利用HDF和HUVEC细胞模型评价4种蜂毒体外抗衰老及其抗炎的功效研究

doi:10.3969/j.issn.1001-1803.2019.10.007

Abstract

Abstract:

To investigate the anti-aging effects of Vespa mandarinia Smith, Vespa bicolor Fabricius, Xylocopa（Nyctomelitta） tranquebarica and Apis mellifera venom in vitro, type I collagen（Col-I） and matrix metalloproteinase（MMP-1） secreted by human dermal fibroblasts（HDF） was detected. And in order to explore the anti-inflammatory effects of Vespa mandarinia Smith, Vespa bicolor Fabricius, Xylocopa（Nyctomelitta） tranquebarica and Apis mellifera venom in vitro, the inflammatory factors nitric oxide（NO）, human interleukin-6（IL-6） and human interleukin 8（IL-8） secreted by lipopolysaccharide（LPS）-induced human umbilical vein endothelial cells（HUVEC） were detected. The results show that when the concentration of Vespa mandarinia Smith and Vespa bicolor Fabricius venom is 10 mg/L, the contents of MMP-1 secreted by HDF cells decrease by 26.03% and 43.64%, while the contents of Col-I increase by 24.62% and 30.31%, respectively. After stimulation of HUVEC cells by four bee venoms, the contents of inflammatory cytokines secreted by cells are reduced. At 5 mg/L, the content of IL-6 is reduced by 62% compared with the model group. When the concentration of bee venom is 10 mg/L, its inhibitory effect on IL-8 secretion is the most obvious, which reduces the content of IL-8 by 68% in the model group. In summary, four bee venoms have anti-inflammatory effects, but only Vespa mandarinia Smith and Vespa bicolor Fabricius venom have anti-aging effects.
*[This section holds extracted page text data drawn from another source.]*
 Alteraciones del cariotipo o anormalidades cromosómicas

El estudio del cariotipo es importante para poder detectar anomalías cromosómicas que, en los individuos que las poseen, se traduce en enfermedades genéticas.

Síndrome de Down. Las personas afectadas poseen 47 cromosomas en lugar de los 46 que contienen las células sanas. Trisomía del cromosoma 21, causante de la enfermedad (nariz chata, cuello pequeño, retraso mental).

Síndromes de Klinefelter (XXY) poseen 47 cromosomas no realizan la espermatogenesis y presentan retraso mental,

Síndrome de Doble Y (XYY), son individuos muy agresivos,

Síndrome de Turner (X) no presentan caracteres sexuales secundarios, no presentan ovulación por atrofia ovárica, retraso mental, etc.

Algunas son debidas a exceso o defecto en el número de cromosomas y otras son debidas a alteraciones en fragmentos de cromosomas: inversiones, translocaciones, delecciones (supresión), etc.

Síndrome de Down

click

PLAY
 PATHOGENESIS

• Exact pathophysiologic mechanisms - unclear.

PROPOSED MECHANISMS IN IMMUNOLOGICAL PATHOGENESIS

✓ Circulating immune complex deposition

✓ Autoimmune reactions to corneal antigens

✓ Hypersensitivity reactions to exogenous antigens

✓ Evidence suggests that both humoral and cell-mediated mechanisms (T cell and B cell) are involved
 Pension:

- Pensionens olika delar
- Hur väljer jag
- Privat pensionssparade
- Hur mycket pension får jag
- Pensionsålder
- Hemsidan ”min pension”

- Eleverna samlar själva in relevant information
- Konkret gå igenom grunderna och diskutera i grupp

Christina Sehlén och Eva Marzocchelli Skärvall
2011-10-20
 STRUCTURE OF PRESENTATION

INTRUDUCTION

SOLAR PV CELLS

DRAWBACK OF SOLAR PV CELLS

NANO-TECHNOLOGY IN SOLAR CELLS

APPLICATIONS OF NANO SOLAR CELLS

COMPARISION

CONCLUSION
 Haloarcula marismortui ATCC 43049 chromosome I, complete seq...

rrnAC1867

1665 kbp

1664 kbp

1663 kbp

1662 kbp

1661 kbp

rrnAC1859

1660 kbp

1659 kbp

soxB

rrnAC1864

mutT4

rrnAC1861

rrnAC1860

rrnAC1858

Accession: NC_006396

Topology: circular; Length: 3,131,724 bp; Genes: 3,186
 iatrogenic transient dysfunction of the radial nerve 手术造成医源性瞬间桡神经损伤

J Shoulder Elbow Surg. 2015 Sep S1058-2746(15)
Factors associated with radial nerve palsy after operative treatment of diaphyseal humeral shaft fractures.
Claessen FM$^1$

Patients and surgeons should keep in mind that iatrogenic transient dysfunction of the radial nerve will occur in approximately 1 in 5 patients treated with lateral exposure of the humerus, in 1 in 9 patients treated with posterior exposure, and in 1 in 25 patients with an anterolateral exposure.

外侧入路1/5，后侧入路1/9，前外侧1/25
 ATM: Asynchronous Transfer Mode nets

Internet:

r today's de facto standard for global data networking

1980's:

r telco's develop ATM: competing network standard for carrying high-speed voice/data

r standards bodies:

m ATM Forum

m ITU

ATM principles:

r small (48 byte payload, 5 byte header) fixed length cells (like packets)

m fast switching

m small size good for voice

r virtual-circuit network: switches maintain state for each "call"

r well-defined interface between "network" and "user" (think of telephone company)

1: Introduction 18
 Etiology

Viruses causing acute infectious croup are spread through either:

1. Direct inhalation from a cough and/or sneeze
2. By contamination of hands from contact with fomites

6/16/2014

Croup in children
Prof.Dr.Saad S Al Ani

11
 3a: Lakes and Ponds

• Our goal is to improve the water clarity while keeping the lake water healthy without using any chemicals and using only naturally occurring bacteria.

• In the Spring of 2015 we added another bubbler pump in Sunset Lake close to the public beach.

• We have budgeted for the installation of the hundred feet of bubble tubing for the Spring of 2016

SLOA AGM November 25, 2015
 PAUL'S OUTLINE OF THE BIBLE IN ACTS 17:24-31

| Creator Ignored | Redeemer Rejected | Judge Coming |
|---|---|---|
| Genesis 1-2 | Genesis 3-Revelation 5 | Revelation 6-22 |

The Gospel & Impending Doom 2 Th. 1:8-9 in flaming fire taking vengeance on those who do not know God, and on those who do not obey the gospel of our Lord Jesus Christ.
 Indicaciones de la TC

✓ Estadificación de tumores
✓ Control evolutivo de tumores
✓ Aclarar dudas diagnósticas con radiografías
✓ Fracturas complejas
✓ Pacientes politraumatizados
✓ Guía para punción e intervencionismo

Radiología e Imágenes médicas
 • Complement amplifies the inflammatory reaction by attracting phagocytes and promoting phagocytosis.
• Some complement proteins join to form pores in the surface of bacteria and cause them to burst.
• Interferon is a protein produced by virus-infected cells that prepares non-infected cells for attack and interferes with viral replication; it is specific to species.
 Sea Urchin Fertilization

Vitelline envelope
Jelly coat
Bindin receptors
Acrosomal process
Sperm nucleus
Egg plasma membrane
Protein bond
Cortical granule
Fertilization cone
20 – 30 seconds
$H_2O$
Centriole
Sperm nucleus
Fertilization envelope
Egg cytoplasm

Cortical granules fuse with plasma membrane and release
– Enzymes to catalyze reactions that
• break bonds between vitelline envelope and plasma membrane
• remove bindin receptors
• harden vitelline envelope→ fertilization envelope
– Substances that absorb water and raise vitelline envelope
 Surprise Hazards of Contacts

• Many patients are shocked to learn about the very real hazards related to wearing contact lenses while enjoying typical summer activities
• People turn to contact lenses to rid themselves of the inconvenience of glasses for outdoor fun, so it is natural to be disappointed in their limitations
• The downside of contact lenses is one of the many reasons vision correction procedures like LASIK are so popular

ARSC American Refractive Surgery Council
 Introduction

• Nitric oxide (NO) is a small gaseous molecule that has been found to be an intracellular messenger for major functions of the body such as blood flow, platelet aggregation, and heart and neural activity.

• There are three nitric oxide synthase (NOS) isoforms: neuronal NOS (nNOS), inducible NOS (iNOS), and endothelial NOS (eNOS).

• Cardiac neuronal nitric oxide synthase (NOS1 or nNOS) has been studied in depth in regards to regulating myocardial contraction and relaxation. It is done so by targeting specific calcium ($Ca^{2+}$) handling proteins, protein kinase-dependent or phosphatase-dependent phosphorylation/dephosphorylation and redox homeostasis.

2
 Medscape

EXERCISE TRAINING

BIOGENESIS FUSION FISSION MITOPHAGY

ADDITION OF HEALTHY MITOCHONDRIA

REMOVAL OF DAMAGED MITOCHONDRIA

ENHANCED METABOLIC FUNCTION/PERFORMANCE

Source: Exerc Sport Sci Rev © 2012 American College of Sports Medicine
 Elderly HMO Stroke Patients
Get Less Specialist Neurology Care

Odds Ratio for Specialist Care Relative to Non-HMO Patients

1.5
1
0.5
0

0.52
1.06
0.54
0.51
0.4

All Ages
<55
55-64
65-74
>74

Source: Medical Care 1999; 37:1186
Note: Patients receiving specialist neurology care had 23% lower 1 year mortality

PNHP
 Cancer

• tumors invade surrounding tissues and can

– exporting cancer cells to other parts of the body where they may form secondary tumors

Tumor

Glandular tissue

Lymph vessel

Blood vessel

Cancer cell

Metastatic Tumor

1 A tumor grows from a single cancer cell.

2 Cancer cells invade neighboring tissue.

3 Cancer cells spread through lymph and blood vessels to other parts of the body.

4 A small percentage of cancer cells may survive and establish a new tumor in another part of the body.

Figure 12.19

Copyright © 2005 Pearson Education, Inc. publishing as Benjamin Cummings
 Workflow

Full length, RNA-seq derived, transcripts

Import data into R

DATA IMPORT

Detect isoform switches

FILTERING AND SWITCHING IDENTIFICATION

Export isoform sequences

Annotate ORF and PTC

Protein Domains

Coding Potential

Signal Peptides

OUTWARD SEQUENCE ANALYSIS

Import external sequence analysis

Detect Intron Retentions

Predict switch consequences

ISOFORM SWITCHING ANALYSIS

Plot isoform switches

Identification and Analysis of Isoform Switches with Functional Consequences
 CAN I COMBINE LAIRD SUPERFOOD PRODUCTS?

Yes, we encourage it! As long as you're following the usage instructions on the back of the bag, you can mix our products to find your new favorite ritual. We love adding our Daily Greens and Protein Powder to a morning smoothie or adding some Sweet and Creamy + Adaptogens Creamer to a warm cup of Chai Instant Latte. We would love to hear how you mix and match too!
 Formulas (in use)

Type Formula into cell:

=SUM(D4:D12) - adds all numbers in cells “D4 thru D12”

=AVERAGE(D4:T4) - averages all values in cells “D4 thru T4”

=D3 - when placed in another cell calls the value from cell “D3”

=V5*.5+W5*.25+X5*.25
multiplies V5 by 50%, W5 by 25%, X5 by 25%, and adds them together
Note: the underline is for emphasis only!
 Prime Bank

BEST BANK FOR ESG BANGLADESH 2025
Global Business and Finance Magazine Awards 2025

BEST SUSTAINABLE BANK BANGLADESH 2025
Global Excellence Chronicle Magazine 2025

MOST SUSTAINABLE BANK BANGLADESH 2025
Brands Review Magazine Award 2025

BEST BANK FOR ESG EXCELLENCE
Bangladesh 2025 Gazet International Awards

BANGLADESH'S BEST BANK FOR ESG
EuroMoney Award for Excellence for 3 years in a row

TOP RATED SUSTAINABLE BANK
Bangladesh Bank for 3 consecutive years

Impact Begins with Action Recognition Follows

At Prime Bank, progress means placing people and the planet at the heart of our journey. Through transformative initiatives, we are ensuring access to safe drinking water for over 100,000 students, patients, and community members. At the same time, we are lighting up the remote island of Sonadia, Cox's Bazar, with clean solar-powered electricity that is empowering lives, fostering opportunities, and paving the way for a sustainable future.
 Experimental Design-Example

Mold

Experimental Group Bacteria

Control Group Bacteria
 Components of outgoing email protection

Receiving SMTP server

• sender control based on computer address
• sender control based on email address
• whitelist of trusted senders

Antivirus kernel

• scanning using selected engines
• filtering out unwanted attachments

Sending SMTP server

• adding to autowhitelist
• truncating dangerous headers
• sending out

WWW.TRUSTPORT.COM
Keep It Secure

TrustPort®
Key words: bee venom, in vitro, anti-aging, anti-inflammatory

CLC Number:

TQ658

LIU Yin-kang,ZHANG Gen-sheng,HUANG Guo-zhong,CHEN Ji-kuan,ZHANG Hong-cheng. Evaluation of anti-aging and anti-inflammatory effects of four beevenoms in vitro by HDF and HUVEC cell models[J].China Surfactant Detergent & Cosmetics, 2019, 49(10): 668-673.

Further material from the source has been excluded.